* WHAT YOU SHOULD DO
Reproduce the records word for word, from the line containing "What spatial distance" down to the line containing "5535 millimetres", both lines included. Omit the pictures.

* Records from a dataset
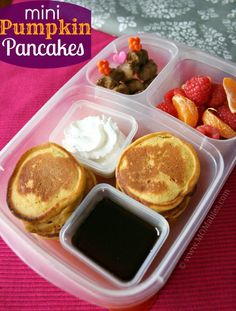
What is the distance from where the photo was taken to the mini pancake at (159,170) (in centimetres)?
97

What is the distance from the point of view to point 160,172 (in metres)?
1.01

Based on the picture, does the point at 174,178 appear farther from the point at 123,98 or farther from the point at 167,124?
the point at 123,98

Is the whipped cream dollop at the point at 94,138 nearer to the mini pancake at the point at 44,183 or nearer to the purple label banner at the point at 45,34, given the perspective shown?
the mini pancake at the point at 44,183

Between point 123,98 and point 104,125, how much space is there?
0.38 feet

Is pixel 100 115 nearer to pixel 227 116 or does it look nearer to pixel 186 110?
pixel 186 110

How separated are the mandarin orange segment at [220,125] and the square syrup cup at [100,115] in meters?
0.24

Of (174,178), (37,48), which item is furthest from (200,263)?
(37,48)

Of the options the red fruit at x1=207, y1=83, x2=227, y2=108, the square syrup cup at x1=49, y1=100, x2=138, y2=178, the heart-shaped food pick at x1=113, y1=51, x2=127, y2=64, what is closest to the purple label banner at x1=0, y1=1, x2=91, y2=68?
the heart-shaped food pick at x1=113, y1=51, x2=127, y2=64

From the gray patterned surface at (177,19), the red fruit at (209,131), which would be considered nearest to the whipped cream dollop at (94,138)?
the red fruit at (209,131)

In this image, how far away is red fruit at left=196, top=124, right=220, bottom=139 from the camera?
113cm

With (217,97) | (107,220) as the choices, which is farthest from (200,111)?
(107,220)

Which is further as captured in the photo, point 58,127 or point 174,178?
point 58,127

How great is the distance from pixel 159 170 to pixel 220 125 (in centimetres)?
29

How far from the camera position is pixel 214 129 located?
1145 millimetres
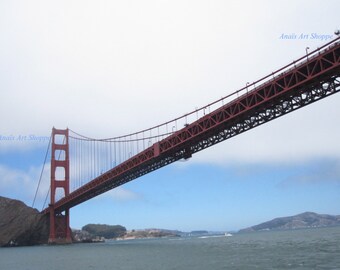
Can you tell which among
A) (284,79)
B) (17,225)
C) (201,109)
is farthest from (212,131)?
(17,225)

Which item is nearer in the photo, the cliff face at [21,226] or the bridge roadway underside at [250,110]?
the bridge roadway underside at [250,110]

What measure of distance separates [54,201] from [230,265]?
178 ft

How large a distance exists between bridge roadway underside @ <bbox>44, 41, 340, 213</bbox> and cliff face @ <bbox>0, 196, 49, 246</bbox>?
1036 inches

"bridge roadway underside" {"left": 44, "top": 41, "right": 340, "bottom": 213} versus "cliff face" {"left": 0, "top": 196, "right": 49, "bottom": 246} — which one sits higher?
"bridge roadway underside" {"left": 44, "top": 41, "right": 340, "bottom": 213}

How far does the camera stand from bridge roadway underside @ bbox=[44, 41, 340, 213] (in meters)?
26.1

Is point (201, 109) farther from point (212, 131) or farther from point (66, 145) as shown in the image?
point (66, 145)

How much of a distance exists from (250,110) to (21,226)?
5697 cm

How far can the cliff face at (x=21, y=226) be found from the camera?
75.0 m

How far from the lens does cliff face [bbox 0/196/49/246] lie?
75.0 meters

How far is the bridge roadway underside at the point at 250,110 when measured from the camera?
1028 inches

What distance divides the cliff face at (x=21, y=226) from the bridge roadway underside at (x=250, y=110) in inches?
1036

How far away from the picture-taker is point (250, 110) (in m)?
A: 32.2

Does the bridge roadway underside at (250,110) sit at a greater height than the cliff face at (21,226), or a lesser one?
greater

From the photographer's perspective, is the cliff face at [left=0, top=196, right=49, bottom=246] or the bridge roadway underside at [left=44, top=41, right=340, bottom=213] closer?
the bridge roadway underside at [left=44, top=41, right=340, bottom=213]
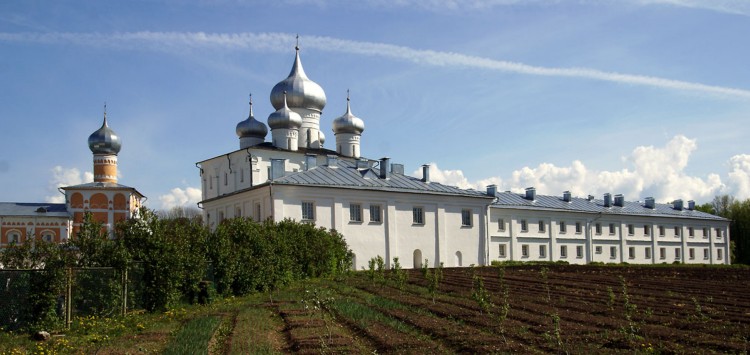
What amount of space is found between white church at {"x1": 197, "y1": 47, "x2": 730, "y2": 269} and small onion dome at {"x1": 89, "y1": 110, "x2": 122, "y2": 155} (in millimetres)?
15549

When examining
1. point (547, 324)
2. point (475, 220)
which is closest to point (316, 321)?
point (547, 324)

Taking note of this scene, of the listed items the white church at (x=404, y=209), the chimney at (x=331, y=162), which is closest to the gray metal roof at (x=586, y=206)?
the white church at (x=404, y=209)

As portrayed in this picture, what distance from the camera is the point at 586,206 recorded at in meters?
60.2

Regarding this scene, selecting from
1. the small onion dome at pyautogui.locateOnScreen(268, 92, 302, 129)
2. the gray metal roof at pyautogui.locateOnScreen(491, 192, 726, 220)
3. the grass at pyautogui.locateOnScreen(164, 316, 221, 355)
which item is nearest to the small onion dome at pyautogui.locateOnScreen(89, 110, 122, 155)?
the small onion dome at pyautogui.locateOnScreen(268, 92, 302, 129)

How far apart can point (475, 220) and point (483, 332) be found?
100ft

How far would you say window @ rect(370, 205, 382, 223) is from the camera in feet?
131

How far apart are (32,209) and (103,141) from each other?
27.9 feet

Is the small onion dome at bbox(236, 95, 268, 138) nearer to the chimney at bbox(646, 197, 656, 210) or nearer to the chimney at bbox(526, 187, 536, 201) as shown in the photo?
the chimney at bbox(526, 187, 536, 201)

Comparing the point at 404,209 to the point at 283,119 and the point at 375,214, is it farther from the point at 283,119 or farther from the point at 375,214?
the point at 283,119

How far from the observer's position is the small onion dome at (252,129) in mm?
54938

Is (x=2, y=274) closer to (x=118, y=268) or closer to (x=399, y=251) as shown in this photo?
(x=118, y=268)

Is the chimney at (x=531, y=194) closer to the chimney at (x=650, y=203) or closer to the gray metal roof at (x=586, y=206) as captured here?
the gray metal roof at (x=586, y=206)

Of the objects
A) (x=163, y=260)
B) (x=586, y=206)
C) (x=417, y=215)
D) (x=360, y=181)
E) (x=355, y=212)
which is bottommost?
(x=163, y=260)

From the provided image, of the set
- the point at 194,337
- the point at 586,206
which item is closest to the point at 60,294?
the point at 194,337
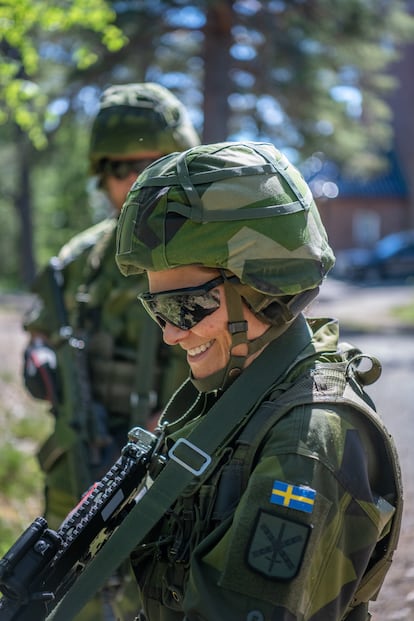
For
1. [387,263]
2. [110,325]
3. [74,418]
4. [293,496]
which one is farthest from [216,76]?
[387,263]

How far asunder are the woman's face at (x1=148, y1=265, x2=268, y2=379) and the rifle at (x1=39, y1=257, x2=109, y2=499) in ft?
6.21

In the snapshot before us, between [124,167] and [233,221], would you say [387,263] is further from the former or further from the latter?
[233,221]

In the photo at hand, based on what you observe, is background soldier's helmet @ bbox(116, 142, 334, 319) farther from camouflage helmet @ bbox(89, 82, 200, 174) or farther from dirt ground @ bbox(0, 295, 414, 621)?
dirt ground @ bbox(0, 295, 414, 621)

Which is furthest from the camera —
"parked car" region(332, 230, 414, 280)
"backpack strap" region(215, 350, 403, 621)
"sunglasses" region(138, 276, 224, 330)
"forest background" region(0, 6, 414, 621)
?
"parked car" region(332, 230, 414, 280)

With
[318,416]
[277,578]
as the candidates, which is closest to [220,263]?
[318,416]

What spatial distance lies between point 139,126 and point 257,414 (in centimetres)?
234

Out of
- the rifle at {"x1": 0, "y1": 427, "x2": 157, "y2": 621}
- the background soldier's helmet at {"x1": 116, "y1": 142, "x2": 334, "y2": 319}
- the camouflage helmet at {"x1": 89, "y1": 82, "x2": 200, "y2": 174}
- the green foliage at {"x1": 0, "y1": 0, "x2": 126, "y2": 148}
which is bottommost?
the rifle at {"x1": 0, "y1": 427, "x2": 157, "y2": 621}

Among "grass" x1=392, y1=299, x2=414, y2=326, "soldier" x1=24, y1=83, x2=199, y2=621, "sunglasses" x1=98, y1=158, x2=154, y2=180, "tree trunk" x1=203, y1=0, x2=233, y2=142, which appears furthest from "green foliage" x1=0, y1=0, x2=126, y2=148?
"grass" x1=392, y1=299, x2=414, y2=326

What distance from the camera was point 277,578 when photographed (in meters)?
1.52

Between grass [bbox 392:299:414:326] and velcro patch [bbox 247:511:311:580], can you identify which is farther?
grass [bbox 392:299:414:326]

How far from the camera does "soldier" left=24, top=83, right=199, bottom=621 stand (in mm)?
3736

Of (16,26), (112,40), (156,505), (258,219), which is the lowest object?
(156,505)

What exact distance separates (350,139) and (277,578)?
16207 millimetres

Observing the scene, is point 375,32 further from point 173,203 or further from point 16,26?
point 173,203
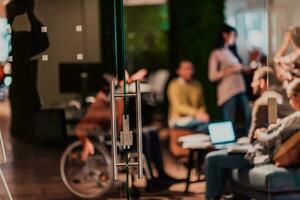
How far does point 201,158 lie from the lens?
5535 millimetres

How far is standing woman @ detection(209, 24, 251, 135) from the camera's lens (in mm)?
6805

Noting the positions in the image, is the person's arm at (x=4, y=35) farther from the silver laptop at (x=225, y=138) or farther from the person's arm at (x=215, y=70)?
the person's arm at (x=215, y=70)

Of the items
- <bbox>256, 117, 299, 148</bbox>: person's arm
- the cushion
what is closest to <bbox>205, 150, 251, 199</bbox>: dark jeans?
the cushion

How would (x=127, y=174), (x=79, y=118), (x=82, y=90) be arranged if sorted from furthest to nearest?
(x=82, y=90) < (x=79, y=118) < (x=127, y=174)

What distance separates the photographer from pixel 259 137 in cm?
457

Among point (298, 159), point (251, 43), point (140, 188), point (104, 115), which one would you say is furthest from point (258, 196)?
point (251, 43)

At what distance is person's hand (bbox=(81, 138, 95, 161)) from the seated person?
122 centimetres

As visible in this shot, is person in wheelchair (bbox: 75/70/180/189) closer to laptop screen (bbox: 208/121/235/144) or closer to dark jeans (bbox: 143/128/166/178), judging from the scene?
dark jeans (bbox: 143/128/166/178)

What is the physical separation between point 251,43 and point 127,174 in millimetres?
3697

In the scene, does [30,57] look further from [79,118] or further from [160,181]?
[160,181]

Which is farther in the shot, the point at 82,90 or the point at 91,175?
the point at 82,90

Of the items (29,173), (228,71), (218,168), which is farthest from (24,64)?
(228,71)

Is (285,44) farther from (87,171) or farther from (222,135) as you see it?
(87,171)

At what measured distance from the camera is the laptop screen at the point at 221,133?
5.10m
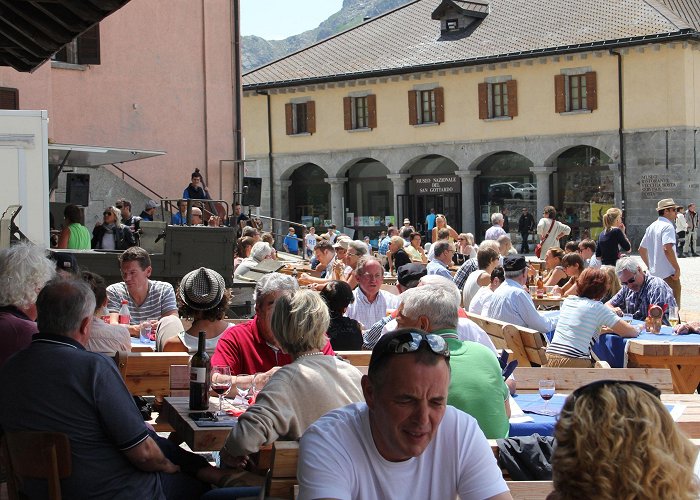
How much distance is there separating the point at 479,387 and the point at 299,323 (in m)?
0.88

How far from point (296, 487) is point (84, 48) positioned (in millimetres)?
23510

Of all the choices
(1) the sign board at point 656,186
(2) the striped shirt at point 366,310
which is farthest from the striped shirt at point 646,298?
(1) the sign board at point 656,186

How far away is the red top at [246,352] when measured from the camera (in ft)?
18.4

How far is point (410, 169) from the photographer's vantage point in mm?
43156

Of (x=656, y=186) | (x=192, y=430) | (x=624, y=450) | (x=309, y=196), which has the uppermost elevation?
(x=309, y=196)

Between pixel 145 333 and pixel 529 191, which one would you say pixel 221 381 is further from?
pixel 529 191

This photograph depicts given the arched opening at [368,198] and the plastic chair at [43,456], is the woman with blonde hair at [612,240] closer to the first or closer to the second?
the plastic chair at [43,456]

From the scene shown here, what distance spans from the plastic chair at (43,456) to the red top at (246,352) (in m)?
1.53

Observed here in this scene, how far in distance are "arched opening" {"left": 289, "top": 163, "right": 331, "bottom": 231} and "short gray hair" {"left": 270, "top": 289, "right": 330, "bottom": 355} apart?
134ft

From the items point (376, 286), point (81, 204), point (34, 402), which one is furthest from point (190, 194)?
point (34, 402)

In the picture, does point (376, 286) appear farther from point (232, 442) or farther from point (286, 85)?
point (286, 85)

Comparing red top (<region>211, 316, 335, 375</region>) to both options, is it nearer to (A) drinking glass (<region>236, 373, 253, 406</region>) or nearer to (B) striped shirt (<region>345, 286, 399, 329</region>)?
(A) drinking glass (<region>236, 373, 253, 406</region>)

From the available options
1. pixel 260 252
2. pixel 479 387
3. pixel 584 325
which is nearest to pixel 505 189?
pixel 260 252

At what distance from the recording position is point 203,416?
4789 millimetres
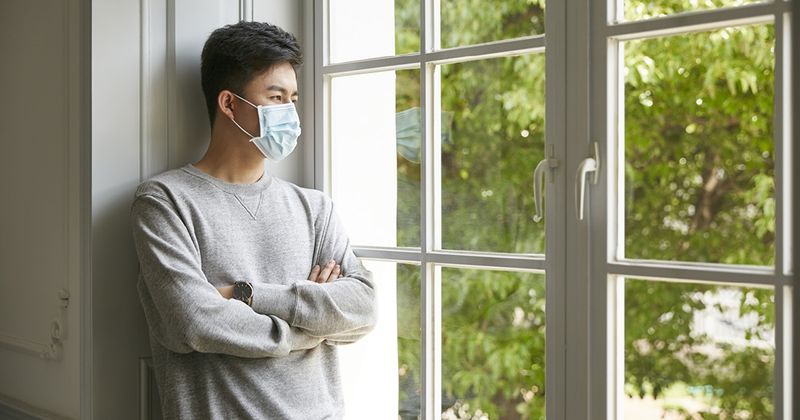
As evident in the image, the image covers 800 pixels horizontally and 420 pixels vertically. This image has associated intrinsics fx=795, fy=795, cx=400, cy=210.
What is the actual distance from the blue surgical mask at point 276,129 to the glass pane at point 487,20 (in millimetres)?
408

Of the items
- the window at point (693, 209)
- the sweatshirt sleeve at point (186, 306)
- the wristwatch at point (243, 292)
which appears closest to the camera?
the window at point (693, 209)

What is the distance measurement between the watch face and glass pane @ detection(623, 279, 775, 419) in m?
0.81

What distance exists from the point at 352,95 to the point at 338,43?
16 centimetres

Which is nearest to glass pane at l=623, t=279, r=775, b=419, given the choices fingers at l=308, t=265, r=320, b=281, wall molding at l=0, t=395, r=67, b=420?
fingers at l=308, t=265, r=320, b=281

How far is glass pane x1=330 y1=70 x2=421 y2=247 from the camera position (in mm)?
1966

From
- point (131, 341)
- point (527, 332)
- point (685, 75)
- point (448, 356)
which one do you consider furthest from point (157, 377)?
point (685, 75)

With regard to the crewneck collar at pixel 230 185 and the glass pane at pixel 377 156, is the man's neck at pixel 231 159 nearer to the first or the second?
the crewneck collar at pixel 230 185

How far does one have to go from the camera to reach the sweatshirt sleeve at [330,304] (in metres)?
1.76

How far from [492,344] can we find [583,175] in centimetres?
47

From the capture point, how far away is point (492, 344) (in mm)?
1799

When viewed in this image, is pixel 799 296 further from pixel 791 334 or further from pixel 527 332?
pixel 527 332

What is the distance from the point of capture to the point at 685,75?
58.9 inches

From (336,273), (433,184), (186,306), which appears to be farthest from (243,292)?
(433,184)

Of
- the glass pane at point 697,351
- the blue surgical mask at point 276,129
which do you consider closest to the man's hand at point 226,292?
the blue surgical mask at point 276,129
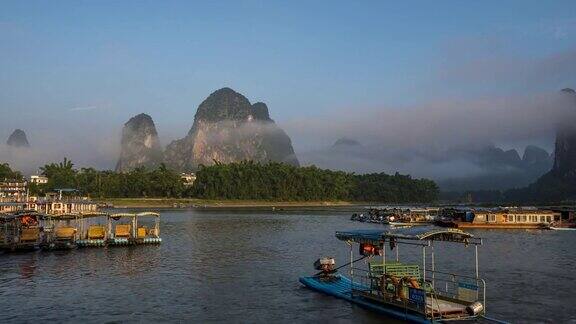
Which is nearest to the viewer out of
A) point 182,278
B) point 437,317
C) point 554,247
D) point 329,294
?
point 437,317

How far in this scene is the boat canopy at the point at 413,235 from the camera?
1003 inches

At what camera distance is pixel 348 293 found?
30.3 metres

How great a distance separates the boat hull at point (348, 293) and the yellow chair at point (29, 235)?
111 feet

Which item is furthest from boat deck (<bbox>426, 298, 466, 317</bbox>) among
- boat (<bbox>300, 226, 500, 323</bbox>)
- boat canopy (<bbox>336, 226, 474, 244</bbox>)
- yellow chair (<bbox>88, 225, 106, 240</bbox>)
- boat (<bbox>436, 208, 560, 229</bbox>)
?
boat (<bbox>436, 208, 560, 229</bbox>)

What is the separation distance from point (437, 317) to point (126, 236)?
141 feet

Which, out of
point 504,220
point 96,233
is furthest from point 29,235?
point 504,220

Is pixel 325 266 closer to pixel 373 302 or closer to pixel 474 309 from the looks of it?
pixel 373 302

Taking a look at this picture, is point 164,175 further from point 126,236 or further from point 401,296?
point 401,296

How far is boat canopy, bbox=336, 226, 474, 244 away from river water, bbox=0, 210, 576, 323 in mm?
3821

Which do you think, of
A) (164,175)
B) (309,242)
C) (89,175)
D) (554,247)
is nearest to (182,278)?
(309,242)

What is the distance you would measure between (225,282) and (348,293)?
11150 millimetres

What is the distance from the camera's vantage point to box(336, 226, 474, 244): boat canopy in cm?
2547

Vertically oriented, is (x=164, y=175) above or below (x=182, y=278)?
above

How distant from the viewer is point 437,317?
23.7 metres
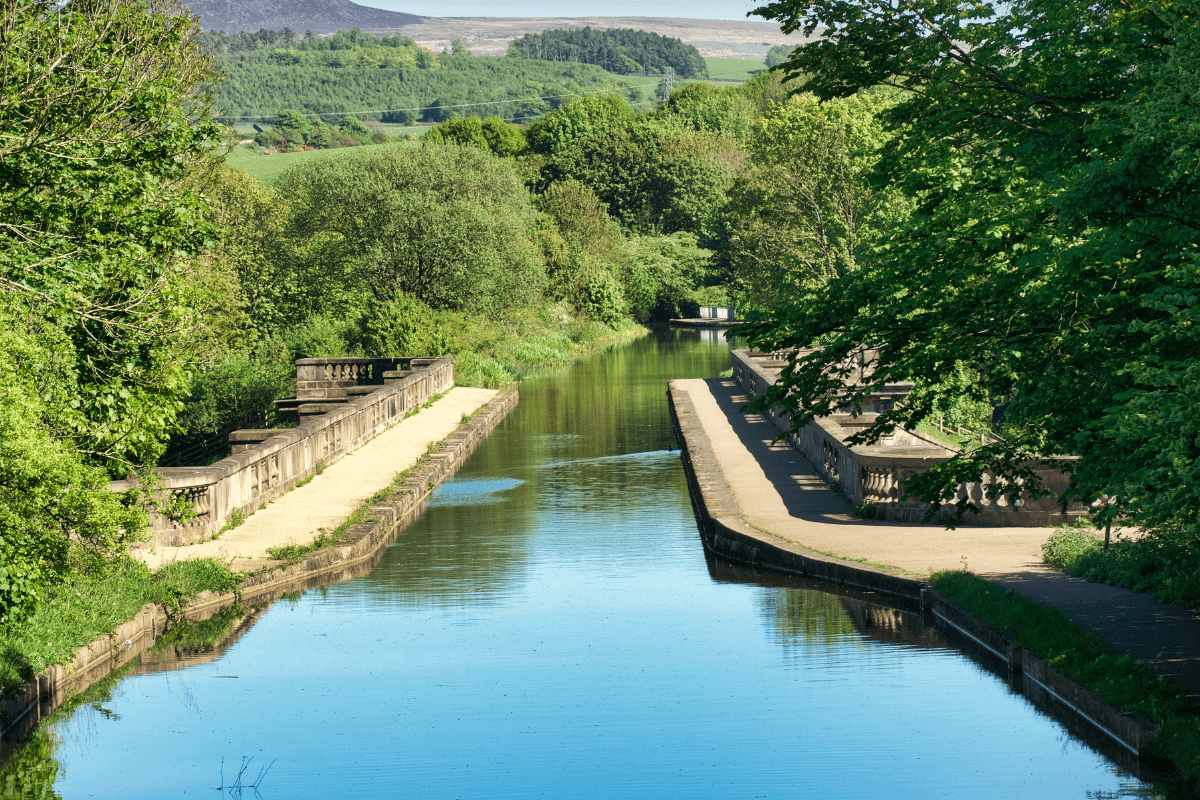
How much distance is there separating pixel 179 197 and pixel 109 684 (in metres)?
6.18

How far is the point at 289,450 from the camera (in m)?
21.6

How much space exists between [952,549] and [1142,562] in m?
3.06

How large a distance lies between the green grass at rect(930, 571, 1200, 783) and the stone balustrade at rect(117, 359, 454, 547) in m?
9.38

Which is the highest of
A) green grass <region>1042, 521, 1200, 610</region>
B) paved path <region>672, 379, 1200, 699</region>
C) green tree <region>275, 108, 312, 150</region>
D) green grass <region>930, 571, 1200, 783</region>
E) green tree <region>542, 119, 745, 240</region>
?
green tree <region>275, 108, 312, 150</region>

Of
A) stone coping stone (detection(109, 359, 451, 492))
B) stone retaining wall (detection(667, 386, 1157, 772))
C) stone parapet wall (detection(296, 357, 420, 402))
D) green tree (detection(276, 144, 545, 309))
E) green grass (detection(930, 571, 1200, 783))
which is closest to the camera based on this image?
green grass (detection(930, 571, 1200, 783))

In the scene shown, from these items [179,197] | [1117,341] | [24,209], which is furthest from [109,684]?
[1117,341]

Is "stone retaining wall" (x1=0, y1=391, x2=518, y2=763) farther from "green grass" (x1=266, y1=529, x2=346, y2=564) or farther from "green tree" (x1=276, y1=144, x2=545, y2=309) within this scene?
"green tree" (x1=276, y1=144, x2=545, y2=309)

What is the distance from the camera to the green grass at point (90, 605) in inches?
432

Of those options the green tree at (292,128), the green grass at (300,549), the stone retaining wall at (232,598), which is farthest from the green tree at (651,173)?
the green grass at (300,549)

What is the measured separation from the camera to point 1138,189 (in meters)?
9.02

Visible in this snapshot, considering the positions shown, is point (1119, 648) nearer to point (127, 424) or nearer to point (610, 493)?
point (127, 424)

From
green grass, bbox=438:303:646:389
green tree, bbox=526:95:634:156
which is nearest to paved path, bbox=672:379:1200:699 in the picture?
green grass, bbox=438:303:646:389

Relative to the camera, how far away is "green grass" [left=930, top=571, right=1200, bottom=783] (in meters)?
8.78

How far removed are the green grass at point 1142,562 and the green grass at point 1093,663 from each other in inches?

* THE SOLUTION
What spatial distance lies between point 139,126 and point 257,414 (in centimetres)?
234

Out of
- the rifle at {"x1": 0, "y1": 427, "x2": 157, "y2": 621}
- the background soldier's helmet at {"x1": 116, "y1": 142, "x2": 334, "y2": 319}
- the camouflage helmet at {"x1": 89, "y1": 82, "x2": 200, "y2": 174}
- the green foliage at {"x1": 0, "y1": 0, "x2": 126, "y2": 148}
which is bottommost?
the rifle at {"x1": 0, "y1": 427, "x2": 157, "y2": 621}

Among "grass" x1=392, y1=299, x2=414, y2=326, "soldier" x1=24, y1=83, x2=199, y2=621, "sunglasses" x1=98, y1=158, x2=154, y2=180, "tree trunk" x1=203, y1=0, x2=233, y2=142, which appears furthest from "green foliage" x1=0, y1=0, x2=126, y2=148?
"grass" x1=392, y1=299, x2=414, y2=326

What distance from the camera was point 277,578 when photographed (in meters)?
1.52

Between grass [bbox 392:299:414:326] and velcro patch [bbox 247:511:311:580], can you identify which is farther?
grass [bbox 392:299:414:326]

How far from the camera does "soldier" left=24, top=83, right=199, bottom=621 stand (in mm)?
3736

Of (16,26), (112,40), (156,505), (258,219), which is the lowest object?
(156,505)

What exact distance separates (350,139) and (277,578)?
16207 millimetres

Observing the scene, is point 375,32 further from point 173,203 or further from point 16,26?
point 173,203
How far does point 201,158 lie from the lens?
5535 millimetres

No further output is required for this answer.